* BEGIN Page excerpt *
Re: NO_HZ_FULL vs NO_HZ_IDLE: ~300ns cyclictest latency regression from context tracking overhead

From: Valentin Schneider

Date: Fri Mar 27 2026 - 12:15:31 EST


On 26/03/26 18:57, Ionut Nechita wrote:
> Hi,
>
> I'm seeing a consistent ~300ns average latency increase in cyclictest when
> switching from CONFIG_NO_HZ_IDLE=y to CONFIG_NO_HZ_FULL=y on a PREEMPT_RT
> kernel. I'd like to understand whether this is expected behavior or if there's
> room for improvement in the context tracking overhead on x86.
>
> Hardware:
> - Intel Xeon Gold 6338N @ 2.20GHz (Ice Lake SP)
> - 32 cores / 64 threads, single socket
> - L3 cache: 48 MiB
>
> Kernel: 6.12.78-rt (PREEMPT_RT)
* END Page excerpt *
* BEGIN Material shown *
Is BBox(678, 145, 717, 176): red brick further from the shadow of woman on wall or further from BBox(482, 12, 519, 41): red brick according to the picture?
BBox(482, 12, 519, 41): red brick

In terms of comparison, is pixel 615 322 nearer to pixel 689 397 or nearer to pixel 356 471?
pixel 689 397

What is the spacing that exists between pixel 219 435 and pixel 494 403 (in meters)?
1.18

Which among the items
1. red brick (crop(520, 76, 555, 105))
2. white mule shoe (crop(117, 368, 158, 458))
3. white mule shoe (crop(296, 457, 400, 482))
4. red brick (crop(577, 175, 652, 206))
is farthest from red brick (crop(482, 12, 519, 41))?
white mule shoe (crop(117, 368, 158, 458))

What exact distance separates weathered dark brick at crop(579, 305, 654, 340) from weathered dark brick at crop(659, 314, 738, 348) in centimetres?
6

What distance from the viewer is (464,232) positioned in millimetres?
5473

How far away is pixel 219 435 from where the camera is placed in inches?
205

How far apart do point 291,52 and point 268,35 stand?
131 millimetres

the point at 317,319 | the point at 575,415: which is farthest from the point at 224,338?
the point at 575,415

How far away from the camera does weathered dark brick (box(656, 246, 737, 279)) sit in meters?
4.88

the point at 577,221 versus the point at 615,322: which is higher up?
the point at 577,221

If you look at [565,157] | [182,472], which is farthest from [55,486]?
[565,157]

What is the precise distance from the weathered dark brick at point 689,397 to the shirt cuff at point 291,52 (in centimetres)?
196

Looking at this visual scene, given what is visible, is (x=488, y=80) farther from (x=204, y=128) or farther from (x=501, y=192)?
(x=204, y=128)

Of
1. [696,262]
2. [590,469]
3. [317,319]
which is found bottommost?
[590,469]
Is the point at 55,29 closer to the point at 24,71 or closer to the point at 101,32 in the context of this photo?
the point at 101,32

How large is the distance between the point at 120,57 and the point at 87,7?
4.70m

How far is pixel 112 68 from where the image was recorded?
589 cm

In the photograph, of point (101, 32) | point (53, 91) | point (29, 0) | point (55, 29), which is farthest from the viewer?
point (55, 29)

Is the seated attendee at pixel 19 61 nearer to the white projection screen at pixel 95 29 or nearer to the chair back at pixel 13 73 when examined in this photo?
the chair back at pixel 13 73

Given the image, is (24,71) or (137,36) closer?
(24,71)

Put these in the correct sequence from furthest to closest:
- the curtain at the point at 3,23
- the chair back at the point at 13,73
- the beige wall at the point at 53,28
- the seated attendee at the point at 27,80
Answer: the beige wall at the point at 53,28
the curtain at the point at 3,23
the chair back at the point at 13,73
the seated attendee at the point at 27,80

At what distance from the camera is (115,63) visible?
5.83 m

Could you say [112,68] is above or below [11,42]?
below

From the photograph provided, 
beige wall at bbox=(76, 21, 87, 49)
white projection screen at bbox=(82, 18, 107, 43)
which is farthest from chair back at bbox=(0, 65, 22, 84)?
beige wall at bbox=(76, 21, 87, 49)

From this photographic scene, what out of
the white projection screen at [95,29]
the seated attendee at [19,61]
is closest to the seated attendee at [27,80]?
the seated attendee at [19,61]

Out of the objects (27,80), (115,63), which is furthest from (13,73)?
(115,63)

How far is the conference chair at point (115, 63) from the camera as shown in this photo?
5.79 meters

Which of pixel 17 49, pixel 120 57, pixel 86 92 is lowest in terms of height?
* END Material shown *
• Work instructions:
a. In the NO_HZ_FULL latency thread, what is the L3 cache size of the machine being tested?
b. Carry on writing the NO_HZ_FULL latency thread from its last line.

• Task responses:
a. 48 MiB

b.
>
> Boot parameters (identical for both tests except nohz_full/isolcpus):
> nohz_full=1-16,33-48 isolcpus=nohz,domain,managed_irq,1-16,33-48
> rcu_nocbs=1-31,33-63 kthread_cpus=0,32 irqaffinity=17-31,49-63
> intel_pstate=none nopti nospectre_v2 nospectre_v1 psi=0
>
> Cyclictest command:
> cyclictest --priority 95 --nsecs --histofall 40000 --smi \
> --duration 7200 --affinity 1-15,33-47 --threads 30 --mainaffinity 0
>
> Config difference:
> NO_HZ_IDLE build:
> CONFIG_NO_HZ_IDLE=y
> # CONFIG_NO_HZ_FULL is not set
> # CONFIG_TICK_CPU_ACCOUNTING is not set
>
> NO_HZ_FULL build:
> CONFIG_NO_HZ_FULL=y
> CONFIG_VIRT_CPU_ACCOUNTING=y
> CONFIG_VIRT_CPU_ACCOUNTING_GEN=y
>
> Results summary (30 threads, 2-hour run, values in nanoseconds):
>
> NO_HZ_IDLE NO_HZ_FULL
> Min (range): 1697 - 1783 2026 - 2182
> Avg (range): 1876 - 2000 2131 - 2333
> Max (range): 2017 - 14491 6832 - 11539
> SMI: 0 0
>
> The average latency shifts from ~1930ns to ~2270ns, a consistent ~300-350ns
> increase across all 30 threads. The minimum latency floor also rises by
> roughly 400ns.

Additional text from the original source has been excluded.